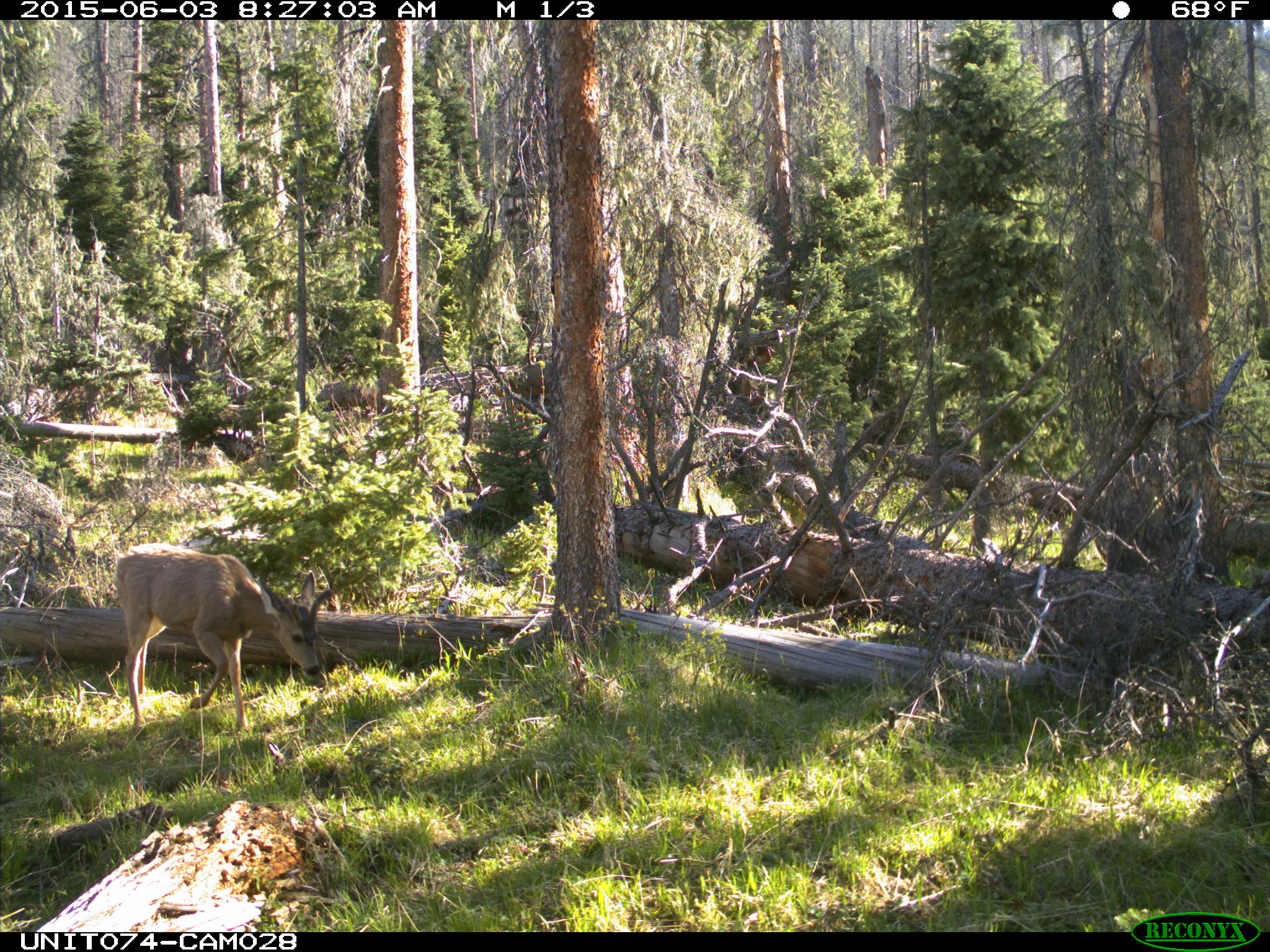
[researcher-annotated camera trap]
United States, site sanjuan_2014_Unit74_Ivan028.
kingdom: Animalia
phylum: Chordata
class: Mammalia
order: Artiodactyla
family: Cervidae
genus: Odocoileus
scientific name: Odocoileus hemionus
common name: mule deer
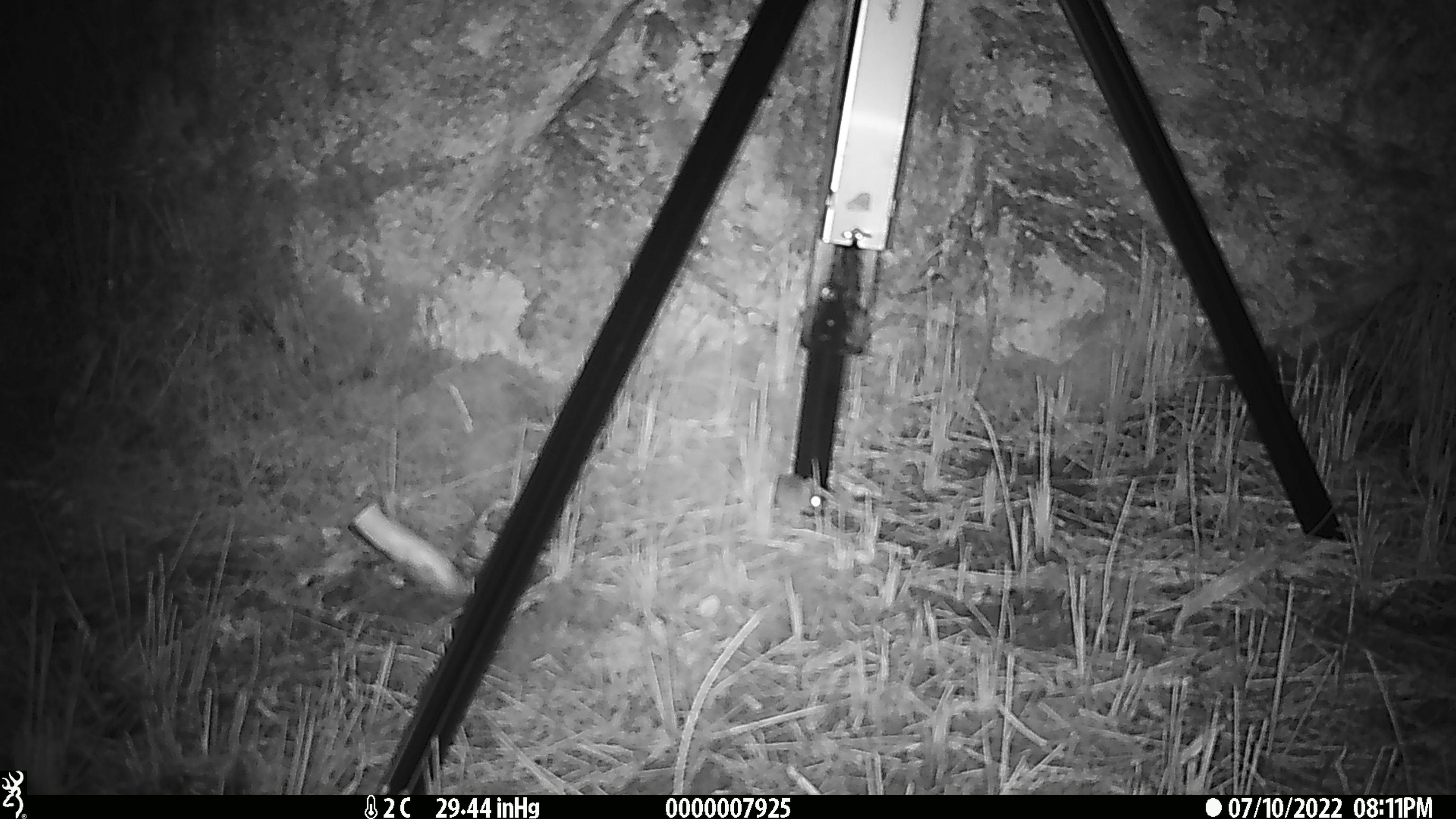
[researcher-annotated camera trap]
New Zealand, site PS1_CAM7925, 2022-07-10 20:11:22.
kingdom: Animalia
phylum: Chordata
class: Mammalia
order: Rodentia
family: Muridae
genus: Mus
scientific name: Mus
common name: mouse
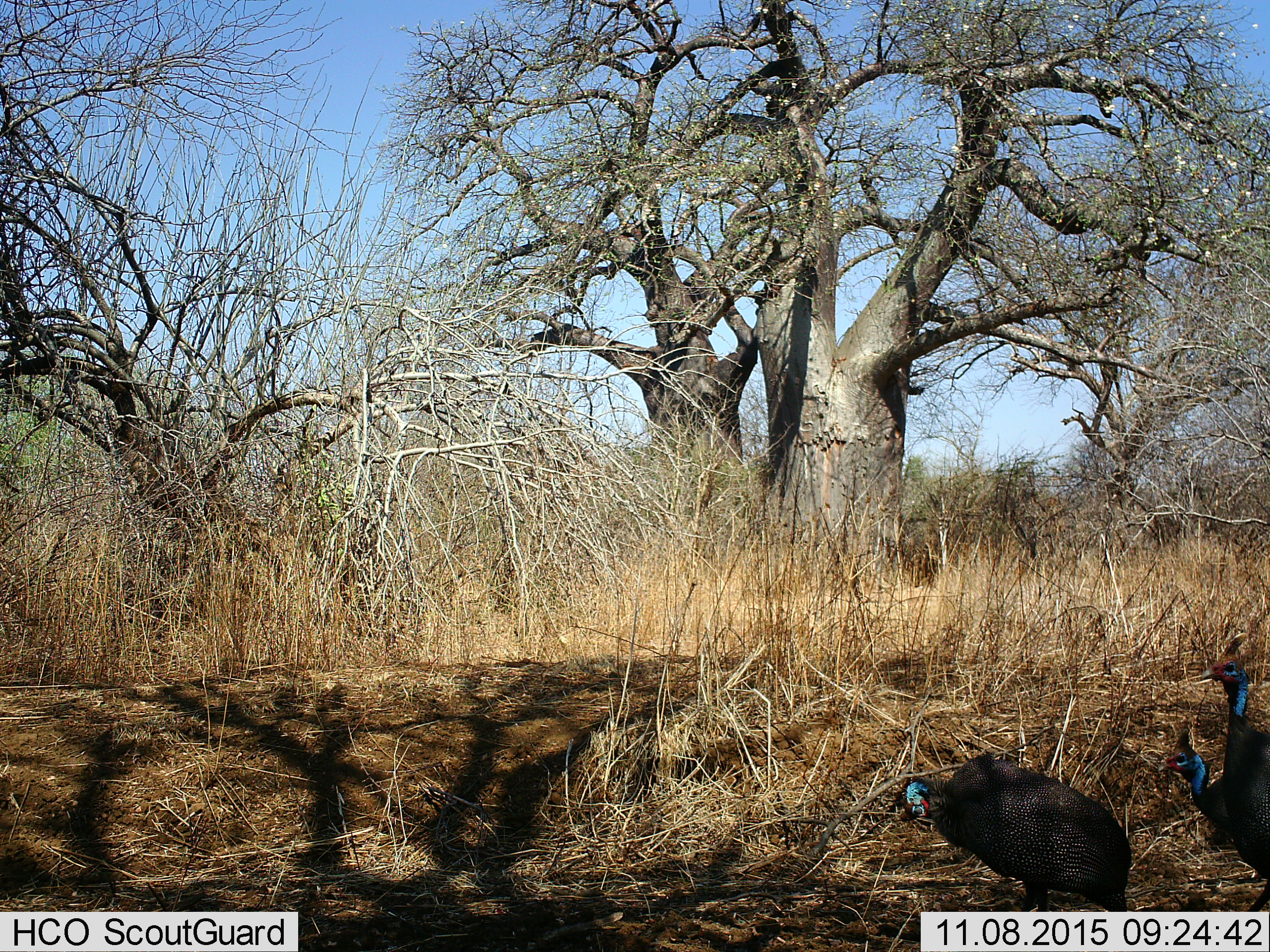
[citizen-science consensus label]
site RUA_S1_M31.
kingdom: Animalia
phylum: Chordata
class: Aves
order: Galliformes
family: Numididae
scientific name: Numididae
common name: guineafowl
Guineafowl (Numididae), count 3. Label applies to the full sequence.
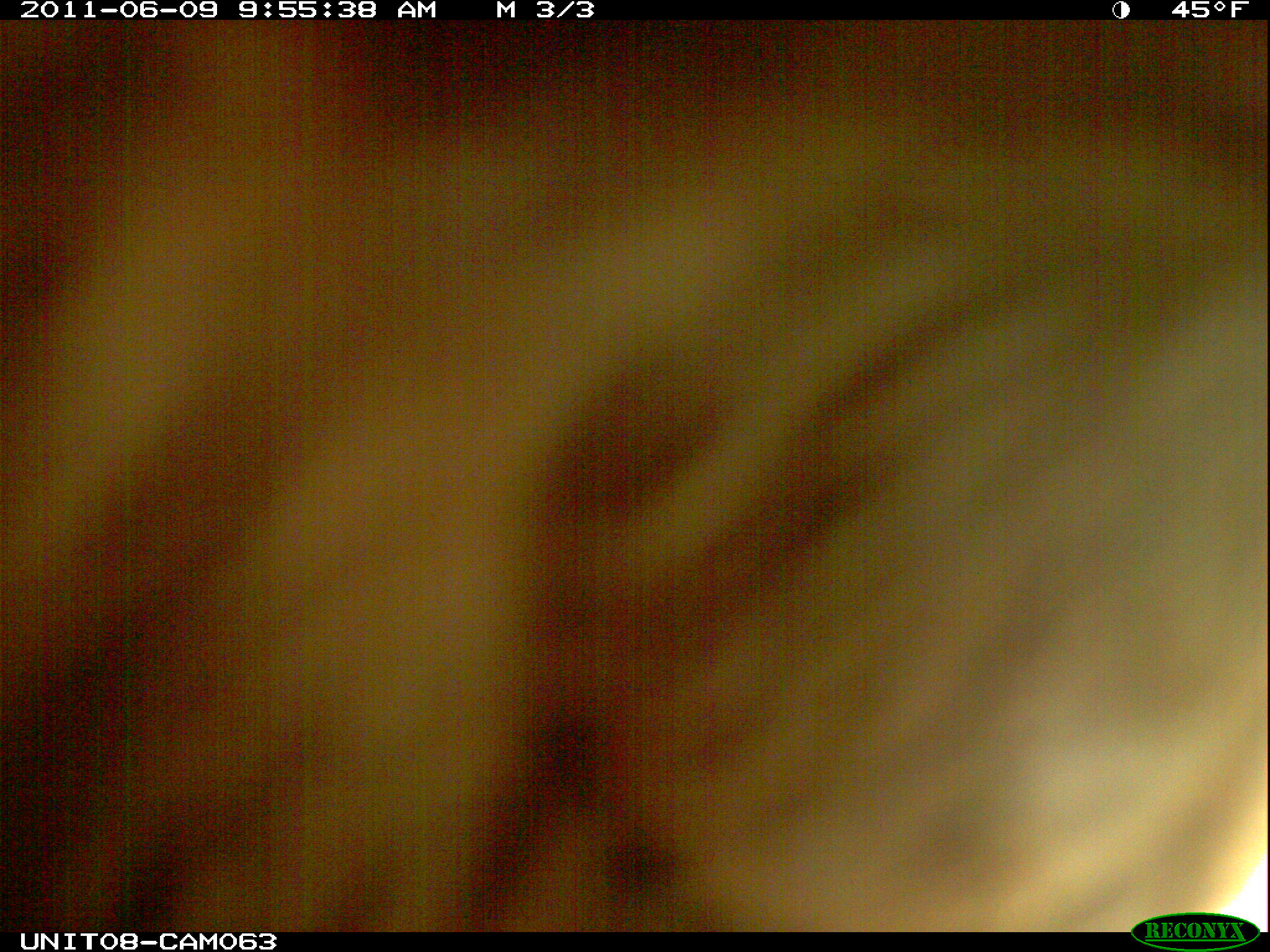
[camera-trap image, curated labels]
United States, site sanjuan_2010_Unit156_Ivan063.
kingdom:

────────

▶ [Assignment]: All records are to be reproduced exactly; the pictures are to be omitted.

▶ [Reply]:
[researcher-annotated camera trap]
United States, site sanjuan_2014_Unit74_Ivan028.
kingdom: Animalia
phylum: Chordata
class: Mammalia
order: Artiodactyla
family: Cervidae
genus: Odocoileus
scientific name: Odocoileus hemionus
common name: mule deer
[researcher-annotated camera trap]
New Zealand, site PS1_CAM7925, 2022-07-10 20:11:22.
kingdom: Animalia
phylum: Chordata
class: Mammalia
order: Rodentia
family: Muridae
genus: Mus
scientific name: Mus
common name: mouse
[citizen-science consensus label]
site RUA_S1_M31.
kingdom: Animalia
phylum: Chordata
class: Aves
order: Galliformes
family: Numididae
scientific name: Numididae
common name: guineafowl
Guineafowl (Numididae), count 3. Label applies to the full sequence.
[camera-trap image, curated labels]
United States, site sanjuan_2010_Unit156_Ivan063.
kingdom:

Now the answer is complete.